ML Limitations & Justified Improvements¶
Purpose¶
Document current ML limitations honestly, grouped by category, and identify future improvements that are concrete and justified — not speculative.
Implementation readiness for all items is tracked in Status and the Architecture Roadmap.
Data limitations¶
Single data source
Training data comes from WhoScored match statistics only. No player-level data (injuries, transfers, form), no referee assignment, no weather or pitch conditions. These factors are known to influence match outcomes and represent a ceiling on how much the current feature set can explain.
No bookmaker odds as input features
Bookmaker odds are used only as an external evaluation baseline, not as features. This maintains clean separation between prediction and market data. Adding odds as features would risk introducing market-calibrated information that could obscure whether the model has learned anything independently useful.
Historical depth bounded by scraper
Training data is limited to seasons covered by the WhoScored scraper. Competitions or historical periods not scraped are simply absent.
Feature limitations¶
No player-level or squad composition features
The current feature set is team-level only. Player absences (injury, suspension), transfer activity, and squad rotation have measurable effects on outcomes but are not yet modelled.
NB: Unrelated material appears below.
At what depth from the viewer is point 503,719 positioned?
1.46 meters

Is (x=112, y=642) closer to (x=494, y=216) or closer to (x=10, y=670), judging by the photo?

This is a known gap and a planned improvement.
No live table / league position at prediction time
League table position at the time of prediction requires a careful point-in-time join to avoid using future standings. This join is not yet implemented safely. Adding it incorrectly would be a leakage risk.
H2H features are sparse for infrequently-meeting teams
Head-to-head rolling statistics are reliable only for teams with sufficient historical meetings. Rarely-meeting clubs (across-league cup ties, newly promoted teams) will have near-zero coverage for H2H features.
Validation and calibration limitations¶
No per-competition metric breakdown
Validation metrics are reported on the full held-out test set. A breakdown by competition type (e.g., top-flight vs. lower division, men's vs. women's) is not yet implemented. Different competition types may have systematically different calibration quality.
Single model per serving path
The serving path exposes one registered model. There is no A/B testing infrastructure or shadow-mode evaluation in place. New model versions can only be compared via offline metrics before promotion.
Post-hoc calibration is optional, not yet default
Calibrated classifier wrapping (CalibratedClassifierCV) is implemented in final_train
but is not yet a required step in the pipeline. Whether calibration is applied depends on
the calibration_config passed to make_final_train_run.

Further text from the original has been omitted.